(RECORDS TO PROCESS)

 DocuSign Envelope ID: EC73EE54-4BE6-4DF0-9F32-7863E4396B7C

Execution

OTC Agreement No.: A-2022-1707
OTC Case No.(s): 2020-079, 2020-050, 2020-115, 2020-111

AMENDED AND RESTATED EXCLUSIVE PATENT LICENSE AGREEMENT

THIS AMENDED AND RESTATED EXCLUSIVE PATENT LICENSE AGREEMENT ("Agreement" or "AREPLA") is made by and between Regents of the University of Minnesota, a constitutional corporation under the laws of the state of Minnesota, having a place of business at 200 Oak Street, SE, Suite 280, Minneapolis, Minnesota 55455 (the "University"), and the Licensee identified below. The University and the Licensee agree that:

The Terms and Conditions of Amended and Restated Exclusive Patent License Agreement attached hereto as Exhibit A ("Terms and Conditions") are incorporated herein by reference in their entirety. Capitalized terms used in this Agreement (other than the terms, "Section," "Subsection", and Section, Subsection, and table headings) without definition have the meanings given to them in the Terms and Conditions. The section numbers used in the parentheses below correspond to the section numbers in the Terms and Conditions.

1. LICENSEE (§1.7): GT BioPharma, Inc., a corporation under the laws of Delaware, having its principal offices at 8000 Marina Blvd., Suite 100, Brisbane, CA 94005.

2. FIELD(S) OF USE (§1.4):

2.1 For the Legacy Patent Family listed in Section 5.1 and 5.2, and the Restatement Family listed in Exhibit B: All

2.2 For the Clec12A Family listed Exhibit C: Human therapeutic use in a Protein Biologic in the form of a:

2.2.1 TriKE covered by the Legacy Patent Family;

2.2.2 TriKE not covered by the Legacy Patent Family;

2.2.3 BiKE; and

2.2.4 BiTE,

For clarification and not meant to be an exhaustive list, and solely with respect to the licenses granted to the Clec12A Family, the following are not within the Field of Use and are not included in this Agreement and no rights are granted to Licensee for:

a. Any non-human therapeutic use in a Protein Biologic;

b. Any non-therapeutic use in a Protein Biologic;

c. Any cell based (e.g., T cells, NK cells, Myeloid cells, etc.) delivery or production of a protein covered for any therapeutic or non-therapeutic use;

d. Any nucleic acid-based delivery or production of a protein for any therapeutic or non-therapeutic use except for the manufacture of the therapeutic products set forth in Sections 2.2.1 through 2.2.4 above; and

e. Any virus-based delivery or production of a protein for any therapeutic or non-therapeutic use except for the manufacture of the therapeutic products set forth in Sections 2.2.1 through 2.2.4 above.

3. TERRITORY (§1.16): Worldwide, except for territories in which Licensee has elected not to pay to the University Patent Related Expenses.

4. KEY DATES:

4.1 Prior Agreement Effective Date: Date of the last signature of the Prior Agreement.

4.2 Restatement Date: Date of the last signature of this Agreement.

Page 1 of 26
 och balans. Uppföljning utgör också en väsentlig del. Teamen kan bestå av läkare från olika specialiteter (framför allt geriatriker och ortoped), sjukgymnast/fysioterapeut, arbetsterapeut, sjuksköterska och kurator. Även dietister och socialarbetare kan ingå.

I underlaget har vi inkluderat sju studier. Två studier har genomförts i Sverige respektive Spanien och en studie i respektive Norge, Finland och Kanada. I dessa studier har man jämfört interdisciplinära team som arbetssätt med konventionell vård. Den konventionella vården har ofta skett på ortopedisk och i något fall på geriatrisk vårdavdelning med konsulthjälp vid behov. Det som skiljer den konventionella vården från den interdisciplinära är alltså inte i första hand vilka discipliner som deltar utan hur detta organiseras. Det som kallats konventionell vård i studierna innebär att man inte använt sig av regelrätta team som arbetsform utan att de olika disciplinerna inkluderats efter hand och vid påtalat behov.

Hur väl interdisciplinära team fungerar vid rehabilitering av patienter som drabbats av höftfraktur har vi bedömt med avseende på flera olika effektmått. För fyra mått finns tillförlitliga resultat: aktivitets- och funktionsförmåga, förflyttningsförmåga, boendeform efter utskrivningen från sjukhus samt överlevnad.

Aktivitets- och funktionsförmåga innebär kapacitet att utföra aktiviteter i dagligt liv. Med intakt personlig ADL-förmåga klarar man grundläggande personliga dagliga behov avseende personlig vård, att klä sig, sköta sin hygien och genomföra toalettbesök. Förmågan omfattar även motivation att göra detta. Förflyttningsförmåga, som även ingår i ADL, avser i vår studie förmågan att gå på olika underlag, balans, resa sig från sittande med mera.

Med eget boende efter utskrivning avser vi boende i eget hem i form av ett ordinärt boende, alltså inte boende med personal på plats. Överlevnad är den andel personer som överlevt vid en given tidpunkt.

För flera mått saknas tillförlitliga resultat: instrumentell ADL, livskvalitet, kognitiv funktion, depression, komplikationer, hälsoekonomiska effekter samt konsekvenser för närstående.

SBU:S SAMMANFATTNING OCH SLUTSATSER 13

(End RECORDS TO PROCESS)

▶ [DESCRIPTION OF THE TASK]
Search the data above for the word "avseende", then gather each line in which it appears.

▶ [FINISHED TASK]
Hur väl interdisciplinära team fungerar vid rehabilitering av patienter som drabbats av höftfraktur har vi bedömt med avseende på flera olika effektmått. För fyra mått finns tillförlitliga resultat: aktivitets- och funktionsförmåga, förflyttningsförmåga, boendeform efter utskrivningen från sjukhus samt överlevnad.
Aktivitets- och funktionsförmåga innebär kapacitet att utföra aktiviteter i dagligt liv. Med intakt personlig ADL-förmåga klarar man grundläggande personliga dagliga behov avseende personlig vård, att klä sig, sköta sin hygien och genomföra toalettbesök. Förmågan omfattar även motivation att göra detta. Förflyttningsförmåga, som även ingår i ADL, avser i vår studie förmågan att gå på olika underlag, balans, resa sig från sittande med mera.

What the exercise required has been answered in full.